More than five centuries ago today’s capital town of Santa Cruz of Tenerife was born and developed around its port. Although traces of the town’s origins remain, Tenerife’s real history is in the original capital of San Cristóbal de La Laguna, high up on the hill and safely away from pirate activity on the seas at that time. The urban design of San Cristóbal de La Laguna modeled that of many cities founded in the Americas by Spanish colonists, including Santiago de los Caballeros. The Franciscan church and monastery there were built in the late 1400s, over 100 years before young Pedro left home. The town is now the ecclesiastical and university center, but being at the northeast end of the island, it is not known whether Pedro was ever there. 
 
Today in Santa Cruz, with a bustling commercial seaport, intense traffic of cruise ships and several good beaches, tourist business is booming.

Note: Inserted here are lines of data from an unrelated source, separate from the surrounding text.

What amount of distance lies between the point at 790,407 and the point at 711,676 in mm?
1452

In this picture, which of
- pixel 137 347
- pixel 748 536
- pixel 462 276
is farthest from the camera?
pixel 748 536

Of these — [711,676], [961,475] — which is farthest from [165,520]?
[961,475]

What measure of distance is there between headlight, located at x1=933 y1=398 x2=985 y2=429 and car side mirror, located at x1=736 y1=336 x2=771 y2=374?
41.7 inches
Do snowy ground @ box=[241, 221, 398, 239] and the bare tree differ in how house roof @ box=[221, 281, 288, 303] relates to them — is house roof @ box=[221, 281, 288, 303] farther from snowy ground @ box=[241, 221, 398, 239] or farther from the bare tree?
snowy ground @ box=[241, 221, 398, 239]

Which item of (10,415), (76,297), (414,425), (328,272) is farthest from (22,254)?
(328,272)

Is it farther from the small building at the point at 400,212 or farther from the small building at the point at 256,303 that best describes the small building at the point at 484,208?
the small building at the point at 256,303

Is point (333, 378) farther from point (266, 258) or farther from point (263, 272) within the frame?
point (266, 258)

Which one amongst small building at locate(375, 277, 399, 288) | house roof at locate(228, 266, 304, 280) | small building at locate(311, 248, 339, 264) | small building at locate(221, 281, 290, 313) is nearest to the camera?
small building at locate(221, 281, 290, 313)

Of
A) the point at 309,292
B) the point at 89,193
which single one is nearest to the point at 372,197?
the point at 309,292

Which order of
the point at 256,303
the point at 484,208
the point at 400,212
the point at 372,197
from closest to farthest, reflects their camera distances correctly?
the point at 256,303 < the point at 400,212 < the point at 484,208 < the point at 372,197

A recent law allows construction of only five-star-and-above hotels. Apartment buildings as high as 15 stories fill the town, painted in soft colors like the colonial shades of La Antigua. San Cristóbal de La Laguna, a UNESCO World Cultural Heritage city, is a 30-minute winding ride up the hill by a sleek, modern tram. The two towns make up the most populous area of the island, with a total of almost 400,000. It is difficult to tell where one ends and the other begins.

On Tenerife, Hermano Pedro’s history is told very briefly. Among the little left of those beginnings are his natal home and a cave that has become a popular pilgrimage site. The house has been reconstructed and now includes a church and convent of the Bethlemites, the women’s Order formed in Santiago by his followers. The cave is where the boy hid himself and his flock from harm at the hands of English pirates and African Moors who had been known to snatch youngsters like him and carry them away as slaves. Although the process toward canonization began in 1698, collecting information about his life, little is known that can be verified of the young Pedro. 

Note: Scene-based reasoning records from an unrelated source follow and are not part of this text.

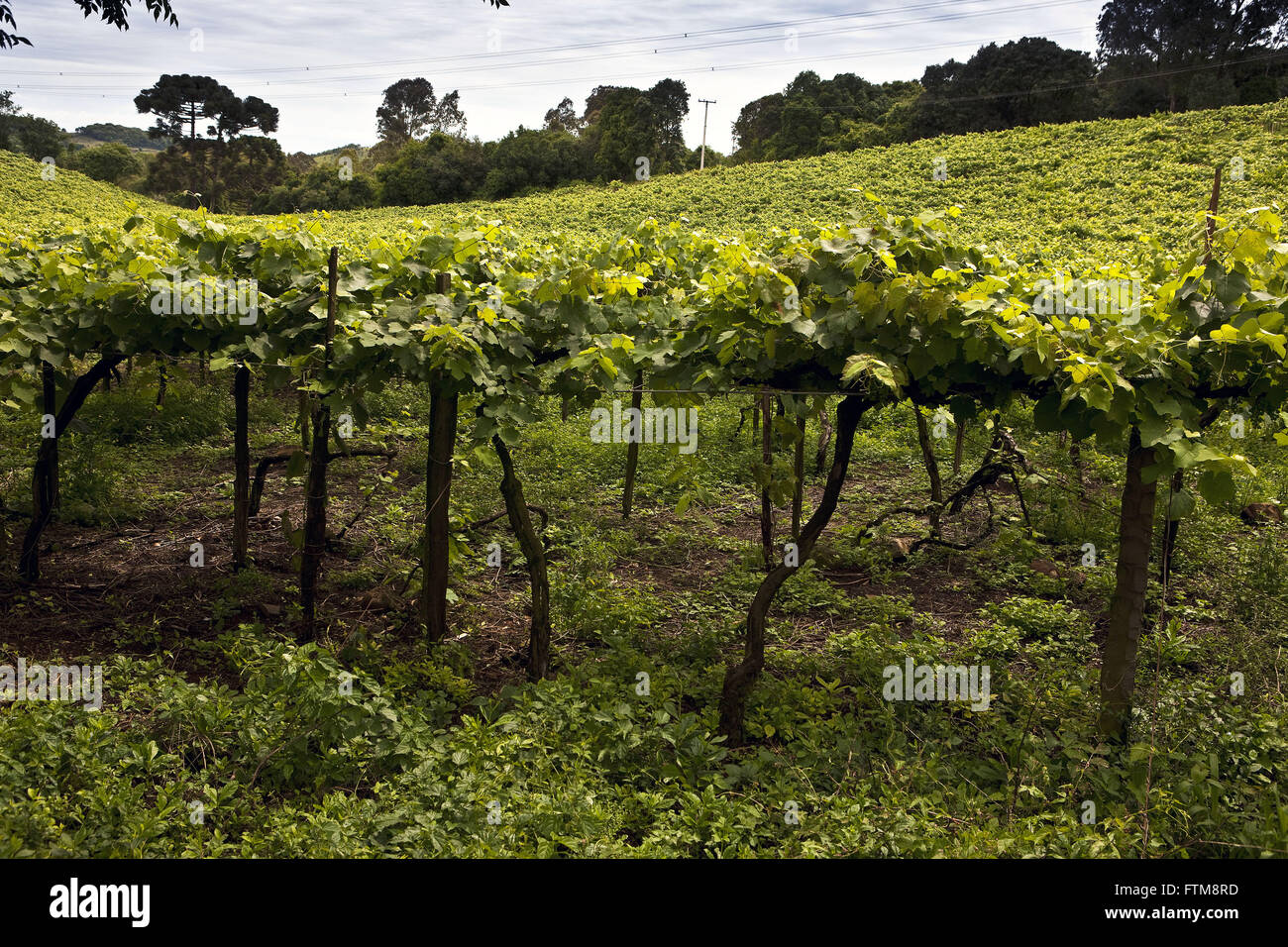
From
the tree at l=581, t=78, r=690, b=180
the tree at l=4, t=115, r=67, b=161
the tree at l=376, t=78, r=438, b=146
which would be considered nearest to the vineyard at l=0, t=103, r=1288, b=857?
the tree at l=581, t=78, r=690, b=180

The rest of the story is well-known in La Antigua, where the name and work of the fine young man from Tenerife live on. Just one example is Las Obras Sociales del Santo Hermano Pedro, home to almost 300 persons with severe challenges and where every year 270,000 patients of limited resources receive medical attention. ‘The Obras,’ as it is known, also has facilities to care for children and senior citizens and provide addiction rehab. Friends and relatives on Tenerife who knew Pedro the boy may never have had opportunity to know about Pedro the saint.

Curiously, while Pedro simply carried out kindness and acted justly in Guatemala, John Milton in England wrestled with causes and consequences of good and evil. Milton went blind in 1652, just after Pedro arrived in Santiago and before dictating his 10-volume Paradise Lost to his daughters. It was published in 1667, the year Hermano Pedro died.